Class ParquetFileReader.ColumnReaderBuilder

java.lang.Object
dev.hardwood.reader.ParquetFileReader.ColumnReaderBuilder
Enclosing class:
ParquetFileReader

public static final class ParquetFileReader.ColumnReaderBuilder extends Object

Builds a single-column ColumnReader with an optional filter.

Obtained from ParquetFileReader.buildColumnReader(String) or ParquetFileReader.buildColumnReader(int). Single-file only — multi-file readers must use ParquetFileReader.buildColumnReaders(ColumnProjection) with a projection.

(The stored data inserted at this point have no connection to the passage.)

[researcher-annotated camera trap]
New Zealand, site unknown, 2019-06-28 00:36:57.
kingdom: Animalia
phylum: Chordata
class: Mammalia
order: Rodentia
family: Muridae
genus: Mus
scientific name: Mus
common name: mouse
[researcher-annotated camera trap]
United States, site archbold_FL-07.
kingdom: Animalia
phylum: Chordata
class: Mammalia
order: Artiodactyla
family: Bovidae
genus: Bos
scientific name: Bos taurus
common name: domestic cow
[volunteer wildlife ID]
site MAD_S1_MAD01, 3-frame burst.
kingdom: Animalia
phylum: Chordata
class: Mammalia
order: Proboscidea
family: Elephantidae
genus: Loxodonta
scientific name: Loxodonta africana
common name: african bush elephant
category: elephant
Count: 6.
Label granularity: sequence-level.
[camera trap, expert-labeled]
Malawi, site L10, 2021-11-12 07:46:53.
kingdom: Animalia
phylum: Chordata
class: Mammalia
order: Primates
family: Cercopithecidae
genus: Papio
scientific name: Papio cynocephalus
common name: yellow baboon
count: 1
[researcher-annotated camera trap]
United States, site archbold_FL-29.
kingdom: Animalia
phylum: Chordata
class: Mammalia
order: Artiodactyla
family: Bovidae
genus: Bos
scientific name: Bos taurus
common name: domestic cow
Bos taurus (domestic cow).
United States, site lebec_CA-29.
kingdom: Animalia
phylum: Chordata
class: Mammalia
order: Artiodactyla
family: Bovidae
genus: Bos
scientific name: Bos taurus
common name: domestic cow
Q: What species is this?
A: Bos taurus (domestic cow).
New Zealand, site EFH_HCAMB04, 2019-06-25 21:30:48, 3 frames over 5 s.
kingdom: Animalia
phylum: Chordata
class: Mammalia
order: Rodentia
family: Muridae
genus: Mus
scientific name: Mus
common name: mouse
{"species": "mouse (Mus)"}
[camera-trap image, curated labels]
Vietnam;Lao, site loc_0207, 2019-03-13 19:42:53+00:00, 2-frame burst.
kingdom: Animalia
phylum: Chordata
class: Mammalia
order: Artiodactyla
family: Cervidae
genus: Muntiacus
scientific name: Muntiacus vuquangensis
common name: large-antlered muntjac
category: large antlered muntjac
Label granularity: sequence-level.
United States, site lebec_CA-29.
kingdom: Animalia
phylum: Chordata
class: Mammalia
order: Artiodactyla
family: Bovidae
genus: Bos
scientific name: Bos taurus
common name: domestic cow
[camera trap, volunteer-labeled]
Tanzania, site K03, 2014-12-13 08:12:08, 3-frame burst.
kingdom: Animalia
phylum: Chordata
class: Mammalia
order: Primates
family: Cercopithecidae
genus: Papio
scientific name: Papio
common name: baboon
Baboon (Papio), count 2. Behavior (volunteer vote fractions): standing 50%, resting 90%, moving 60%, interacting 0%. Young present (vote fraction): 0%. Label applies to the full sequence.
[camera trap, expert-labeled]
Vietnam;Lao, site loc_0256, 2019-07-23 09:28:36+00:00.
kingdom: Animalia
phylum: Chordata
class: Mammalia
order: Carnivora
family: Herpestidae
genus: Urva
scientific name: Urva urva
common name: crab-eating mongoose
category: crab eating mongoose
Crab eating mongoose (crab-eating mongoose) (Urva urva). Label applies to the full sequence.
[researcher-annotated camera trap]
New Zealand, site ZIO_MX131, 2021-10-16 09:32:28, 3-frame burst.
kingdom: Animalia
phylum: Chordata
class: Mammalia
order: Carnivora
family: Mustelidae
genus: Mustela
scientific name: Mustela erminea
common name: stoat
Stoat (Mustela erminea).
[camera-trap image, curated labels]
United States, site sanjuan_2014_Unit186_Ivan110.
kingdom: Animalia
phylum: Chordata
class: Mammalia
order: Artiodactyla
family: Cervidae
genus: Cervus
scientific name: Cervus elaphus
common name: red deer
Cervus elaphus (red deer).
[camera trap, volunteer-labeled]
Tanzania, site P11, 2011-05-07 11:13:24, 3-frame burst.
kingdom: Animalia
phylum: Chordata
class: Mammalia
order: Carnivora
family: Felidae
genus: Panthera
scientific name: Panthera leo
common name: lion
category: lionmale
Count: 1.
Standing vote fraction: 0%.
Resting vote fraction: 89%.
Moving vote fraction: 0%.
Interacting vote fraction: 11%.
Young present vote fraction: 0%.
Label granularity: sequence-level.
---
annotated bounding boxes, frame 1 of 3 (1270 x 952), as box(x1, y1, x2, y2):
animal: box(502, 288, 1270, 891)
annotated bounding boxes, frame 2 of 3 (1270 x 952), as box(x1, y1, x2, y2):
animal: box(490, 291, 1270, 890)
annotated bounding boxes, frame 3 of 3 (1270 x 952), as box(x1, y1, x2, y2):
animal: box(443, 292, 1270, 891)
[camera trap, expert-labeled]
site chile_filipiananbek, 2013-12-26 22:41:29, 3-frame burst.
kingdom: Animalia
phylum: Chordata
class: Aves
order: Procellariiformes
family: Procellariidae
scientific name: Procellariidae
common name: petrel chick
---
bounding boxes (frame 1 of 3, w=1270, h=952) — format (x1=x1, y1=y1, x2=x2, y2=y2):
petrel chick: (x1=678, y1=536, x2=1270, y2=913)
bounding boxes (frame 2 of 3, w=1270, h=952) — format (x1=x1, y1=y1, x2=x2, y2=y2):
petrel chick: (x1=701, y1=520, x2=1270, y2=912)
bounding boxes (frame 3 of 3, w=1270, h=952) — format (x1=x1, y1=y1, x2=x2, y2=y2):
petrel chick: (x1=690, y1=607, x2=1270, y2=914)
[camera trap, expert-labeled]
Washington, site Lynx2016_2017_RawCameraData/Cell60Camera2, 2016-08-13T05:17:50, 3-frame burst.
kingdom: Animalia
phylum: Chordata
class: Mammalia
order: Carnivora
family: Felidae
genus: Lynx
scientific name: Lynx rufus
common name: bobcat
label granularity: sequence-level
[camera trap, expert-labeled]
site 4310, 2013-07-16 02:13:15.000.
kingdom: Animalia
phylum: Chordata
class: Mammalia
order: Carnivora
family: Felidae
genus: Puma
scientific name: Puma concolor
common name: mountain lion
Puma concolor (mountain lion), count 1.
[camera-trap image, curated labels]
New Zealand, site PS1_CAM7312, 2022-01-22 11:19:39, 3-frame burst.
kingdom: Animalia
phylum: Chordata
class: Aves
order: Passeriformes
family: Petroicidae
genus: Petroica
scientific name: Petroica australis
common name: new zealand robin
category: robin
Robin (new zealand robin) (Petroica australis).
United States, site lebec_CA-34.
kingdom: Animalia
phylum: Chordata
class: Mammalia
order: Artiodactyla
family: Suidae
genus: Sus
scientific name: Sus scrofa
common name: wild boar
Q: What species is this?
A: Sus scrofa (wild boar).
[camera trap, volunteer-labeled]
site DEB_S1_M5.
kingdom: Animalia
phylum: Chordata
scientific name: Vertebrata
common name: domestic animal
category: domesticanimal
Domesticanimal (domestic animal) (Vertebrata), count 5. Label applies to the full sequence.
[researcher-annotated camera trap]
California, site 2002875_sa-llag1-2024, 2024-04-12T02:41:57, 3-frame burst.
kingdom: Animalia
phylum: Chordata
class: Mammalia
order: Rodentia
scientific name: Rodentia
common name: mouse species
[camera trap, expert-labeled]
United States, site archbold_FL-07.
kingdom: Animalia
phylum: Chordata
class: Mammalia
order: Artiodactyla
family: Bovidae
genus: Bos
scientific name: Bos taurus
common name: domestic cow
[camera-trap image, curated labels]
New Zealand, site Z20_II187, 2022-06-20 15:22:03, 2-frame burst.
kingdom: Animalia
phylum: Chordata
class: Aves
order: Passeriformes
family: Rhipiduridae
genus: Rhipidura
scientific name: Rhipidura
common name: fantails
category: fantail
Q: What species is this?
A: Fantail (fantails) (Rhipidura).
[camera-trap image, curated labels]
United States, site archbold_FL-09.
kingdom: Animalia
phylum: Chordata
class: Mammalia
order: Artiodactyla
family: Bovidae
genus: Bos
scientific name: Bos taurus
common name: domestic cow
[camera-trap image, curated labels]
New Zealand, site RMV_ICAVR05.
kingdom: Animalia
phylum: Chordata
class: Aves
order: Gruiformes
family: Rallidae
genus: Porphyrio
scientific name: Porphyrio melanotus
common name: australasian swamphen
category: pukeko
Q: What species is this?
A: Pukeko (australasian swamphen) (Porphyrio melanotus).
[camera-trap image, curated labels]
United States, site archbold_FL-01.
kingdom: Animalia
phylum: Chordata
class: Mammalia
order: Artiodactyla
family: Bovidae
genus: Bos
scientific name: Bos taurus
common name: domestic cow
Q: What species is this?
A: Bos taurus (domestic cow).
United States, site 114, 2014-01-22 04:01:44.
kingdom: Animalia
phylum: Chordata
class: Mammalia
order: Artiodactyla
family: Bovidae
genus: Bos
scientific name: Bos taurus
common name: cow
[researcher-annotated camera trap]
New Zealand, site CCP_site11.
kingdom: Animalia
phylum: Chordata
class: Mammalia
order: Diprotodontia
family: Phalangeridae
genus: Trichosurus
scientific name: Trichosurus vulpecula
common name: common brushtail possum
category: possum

ColumnReader col = file.buildColumnReader("id")
        .filter(FilterPredicate.lt("id", 1000L))
        .build();
  • Method Details

    • filter

      Apply a filter predicate. The built reader returns only the rows matching filter — exact, with no client-side residual: a direct aggregate over the output is correct. Row groups and pages proven non-matching by statistics are skipped; the surviving rows are then filtered exactly. The predicate may reference this column, another column, or a column that is not otherwise read. Default: no filter.
    • filter

      Apply a row-group selection predicate (e.g. byte-range, for split-aware reading). Default: read every row group. Combines with filter(FilterPredicate) via intersection: a row group is read if and only if it passes both.
    • batchSize

      public ParquetFileReader.ColumnReaderBuilder batchSize(int batchSize)

      Set the maximum number of records to return in each batch.

      When unset, the batch size is chosen adaptively from the column's physical width so the per-batch arrays stay within the CPU cache — the same byte-budgeted sizing the RowReader path uses — rather than a fixed record count. Set this explicitly to override.

    • build

      public ColumnReader build()